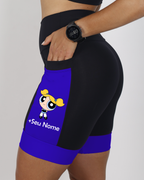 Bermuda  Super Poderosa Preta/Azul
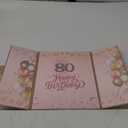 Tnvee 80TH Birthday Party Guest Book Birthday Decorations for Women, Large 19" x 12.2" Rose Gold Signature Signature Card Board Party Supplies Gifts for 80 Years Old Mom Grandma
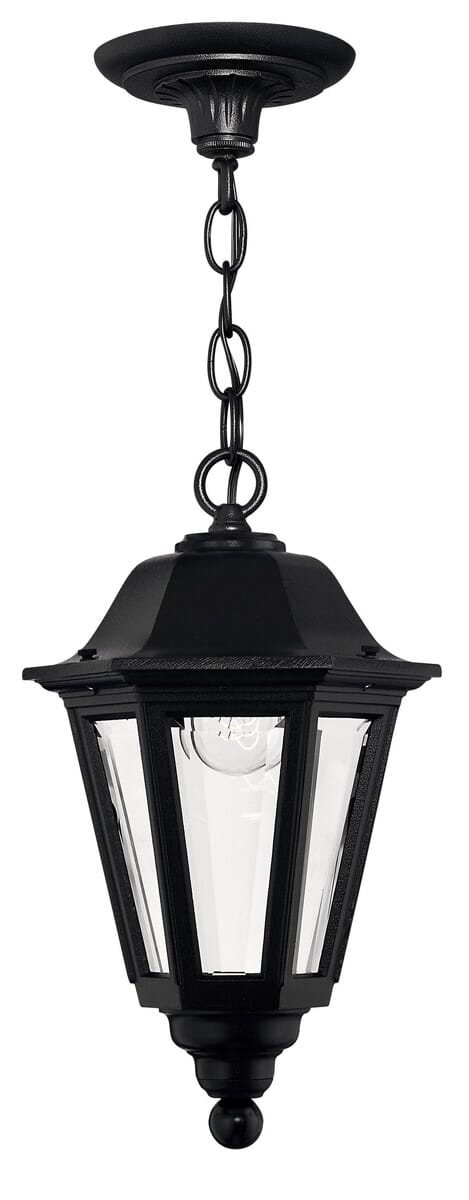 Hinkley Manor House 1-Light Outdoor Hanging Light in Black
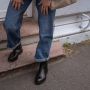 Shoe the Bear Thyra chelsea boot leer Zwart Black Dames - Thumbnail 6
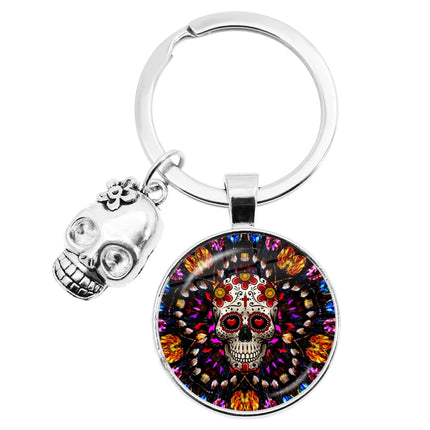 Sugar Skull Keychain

* * *

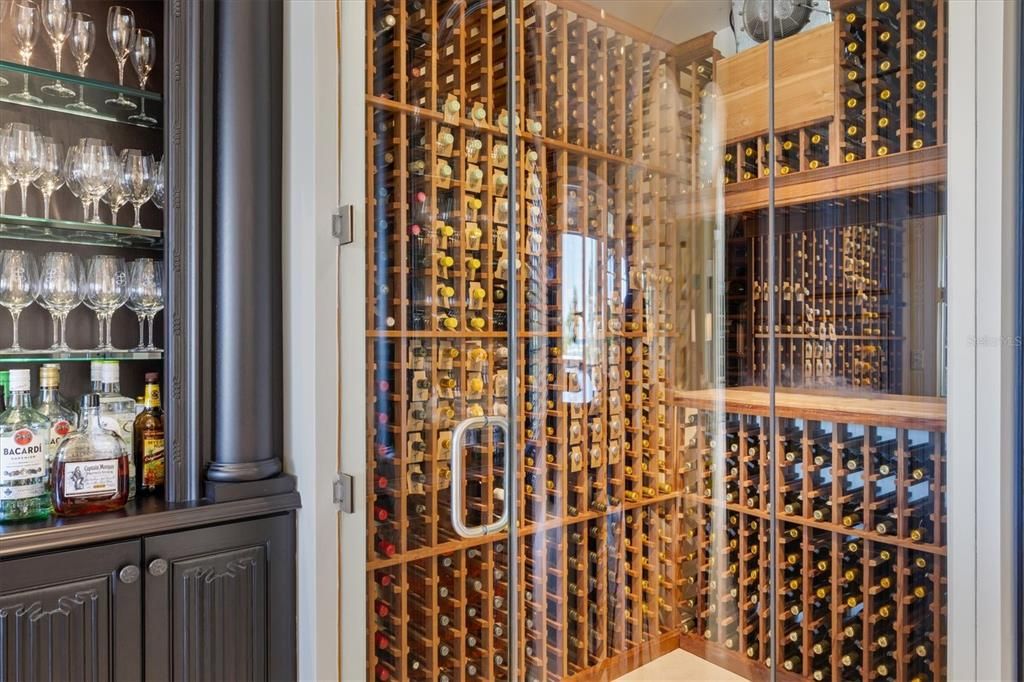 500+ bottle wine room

* * *

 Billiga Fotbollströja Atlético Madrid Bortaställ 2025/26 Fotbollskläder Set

THE PROBLEM — Repeat word for word the rows from the one containing "Super Poderosa Preta/Azul" through the one containing "Sugar Skull Keychain", including both, and leave out the pictures.

EXPECTED OUTPUT —
 Bermuda  Super Poderosa Preta/Azul
 Tnvee 80TH Birthday Party Guest Book Birthday Decorations for Women, Large 19" x 12.2" Rose Gold Signature Signature Card Board Party Supplies Gifts for 80 Years Old Mom Grandma
 Hinkley Manor House 1-Light Outdoor Hanging Light in Black
 Shoe the Bear Thyra chelsea boot leer Zwart Black Dames - Thumbnail 6
 Sugar Skull Keychain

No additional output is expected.